Work item A:
The email thread on task state management quotes an earlier message. List the concrete workload types named in that quoted message.
Work item B:
Write the next part of the email thread on task state management, starting right after its final sentence.

BEGIN Excerpted passage

Thanks  for the reply.  I look forward to seeing how it all works out.

- ferruzzi

________________________________
From: Vikram Koka via dev <[email protected]>
Sent: Monday, March 30, 2026 7:28 PM
To: [email protected] <[email protected]>
Cc: Vikram Koka <[email protected]>
Subject: RE: [EXT] [DISCUSS] Task State Management

CAUTION: This email originated from outside of the organization. Do not click 
links or open attachments unless you can confirm the sender and know the 
content is safe.



AVERTISSEMENT: Ce courrier électronique provient d’un expéditeur externe. Ne 
cliquez sur aucun lien et n’ouvrez aucune pièce jointe si vous ne pouvez pas 
confirmer l’identité de l’expéditeur et si vous n’êtes pas certain que le 
contenu ne présente aucun risque.



Hi Dennis,


Thank you for this. I want to address the workload generalization point
more precisely, because I think there is an important distinction that
clarifies
where AIP-103 sits.


AIP-103 is fundamentally a DAG-author-facing API.

The scopes it defines correspond directly to concepts that DAG authors
declare and interact with: tasks (via context['task_state']) and assets (via
context['asset_state']). Both TaskScope and AssetScope have clear natural
primary keys and well-understood DAG-author use cases.


However, they are built on a generic underlying mechanism that can support
additional scopes when the time is right, so we are not locked in and do
not need to decide on everything now.


BaseDagBundleWorkload and WorkloadKey are a different layer entirely. They
are internal to the scheduler and executor.

DAG authors do not declare workloads, do not interact with them, and have
no context['workload_state'] surface.

When a DAG author writes @task def my_func(), the scheduler creates an
ExecuteTask workload behind the scenes, but that is invisible to the
author.

The workload abstraction is the right place to unify executor mechanics,
but it is not the DAG-author API that AIP-103 is designing.


SyncCallback and AsyncCallback are DAG-author-visible, but a callback is a
one-shot function call with no cross-retry state persistence requirement.


I think the right approach is to wait until the callbacks and workloads
design stabilizes further. Once it does, we can identify the natural semantic
primary key for each workload type, assess the key use cases that need
state persistence from a DAG-author perspective, and add the appropriate
scope at that point.

Since the underlying task_state mechanism is generic, I am confident that
we can add additional scopes as needed.


Vikram



On Mon, Mar 23, 2026 at 5:08 PM Ferruzzi, Dennis <[email protected]>
wrote:

> I think this is a great direction, but I'd like to see it address
> Workloads in general, not just Tasks.  The executor workload abstraction
> already exists; `ExecuteTask`, `ExecuteCallback`, and `RunTrigger` are all
> concrete workload types with shared base classes for key, state,
> display_name, and bundle routing.  Once PR #63491 [1] is merged, a good
> chunk of the workflow will be unified between Task Instances and Executor
> Callbacks, and Sebastian is working on moving the Dag Processor callbacks
> over to the executor as well, [2] which will further extend the existing
> executor workload abstraction.  I think the new state system can be
> implemented in a way that all of those can take advantage of it.

END Excerpted passage
BEGIN Records supplied

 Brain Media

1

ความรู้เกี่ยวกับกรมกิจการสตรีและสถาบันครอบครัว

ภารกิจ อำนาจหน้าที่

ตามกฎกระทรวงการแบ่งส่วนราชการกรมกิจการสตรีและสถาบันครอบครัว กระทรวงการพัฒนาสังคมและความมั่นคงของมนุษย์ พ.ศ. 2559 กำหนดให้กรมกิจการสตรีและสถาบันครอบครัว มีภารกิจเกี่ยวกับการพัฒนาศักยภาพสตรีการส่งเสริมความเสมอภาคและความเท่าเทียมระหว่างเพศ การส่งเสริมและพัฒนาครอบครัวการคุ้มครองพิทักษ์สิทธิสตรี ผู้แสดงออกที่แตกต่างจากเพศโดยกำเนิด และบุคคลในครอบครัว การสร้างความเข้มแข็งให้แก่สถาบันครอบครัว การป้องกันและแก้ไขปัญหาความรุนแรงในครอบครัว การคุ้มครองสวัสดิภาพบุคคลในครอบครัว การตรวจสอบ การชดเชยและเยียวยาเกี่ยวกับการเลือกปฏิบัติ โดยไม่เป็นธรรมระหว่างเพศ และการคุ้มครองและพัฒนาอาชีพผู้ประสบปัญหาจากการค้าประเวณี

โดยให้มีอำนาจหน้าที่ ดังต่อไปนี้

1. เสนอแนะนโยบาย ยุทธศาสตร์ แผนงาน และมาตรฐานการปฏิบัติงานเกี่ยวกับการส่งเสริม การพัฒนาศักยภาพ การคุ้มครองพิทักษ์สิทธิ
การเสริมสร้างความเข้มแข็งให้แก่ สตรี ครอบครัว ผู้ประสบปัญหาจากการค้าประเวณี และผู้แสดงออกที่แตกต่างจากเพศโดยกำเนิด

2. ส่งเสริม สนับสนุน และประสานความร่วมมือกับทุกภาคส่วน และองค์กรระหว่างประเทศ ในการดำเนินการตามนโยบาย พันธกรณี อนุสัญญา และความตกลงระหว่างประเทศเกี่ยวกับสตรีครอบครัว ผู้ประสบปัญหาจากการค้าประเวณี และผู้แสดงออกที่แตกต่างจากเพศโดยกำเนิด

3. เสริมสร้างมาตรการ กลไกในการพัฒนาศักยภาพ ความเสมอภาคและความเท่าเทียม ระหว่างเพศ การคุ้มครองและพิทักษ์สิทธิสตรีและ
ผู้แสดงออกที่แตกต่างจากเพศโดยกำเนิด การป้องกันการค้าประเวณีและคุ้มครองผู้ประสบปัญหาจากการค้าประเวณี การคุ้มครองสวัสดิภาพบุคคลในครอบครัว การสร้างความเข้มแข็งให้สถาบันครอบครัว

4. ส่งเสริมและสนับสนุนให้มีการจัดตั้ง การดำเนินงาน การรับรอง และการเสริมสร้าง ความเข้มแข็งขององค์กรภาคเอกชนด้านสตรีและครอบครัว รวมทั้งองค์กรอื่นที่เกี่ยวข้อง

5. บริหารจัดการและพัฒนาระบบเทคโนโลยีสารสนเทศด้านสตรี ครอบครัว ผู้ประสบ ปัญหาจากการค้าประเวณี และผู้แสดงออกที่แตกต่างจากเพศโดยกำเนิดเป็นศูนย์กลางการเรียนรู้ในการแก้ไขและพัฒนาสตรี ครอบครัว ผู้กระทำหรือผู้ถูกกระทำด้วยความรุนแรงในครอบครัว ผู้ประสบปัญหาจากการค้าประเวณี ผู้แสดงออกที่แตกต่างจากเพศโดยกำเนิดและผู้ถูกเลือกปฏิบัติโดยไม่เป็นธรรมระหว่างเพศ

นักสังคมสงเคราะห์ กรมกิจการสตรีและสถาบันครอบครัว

END Records supplied

Final answer A:
ExecuteTask, ExecuteCallback, RunTrigger

Final answer B:
>
> The `BaseDagBundleWorkload` base class already defines abstract
> `success_state`/`failure_state` properties and a `WorkloadState` type
> alias.  LocalExecutor and Celery Executor both already support them with
> every other executor already being adapted [3].  The main gap is that
> `BaseExecutor.change_state()` and a few other helpers are still hardcoded
> to `TaskInstanceKey`/`TaskInstanceState` which seems like exactly the kind
> of thing this AIP can address generically.
>
> If you think that's too big of a scope for this AIP, I'd like you to at
> least consider that it may be future work and attempt to design it in a way
> that it can later be extended to a Workload State Management.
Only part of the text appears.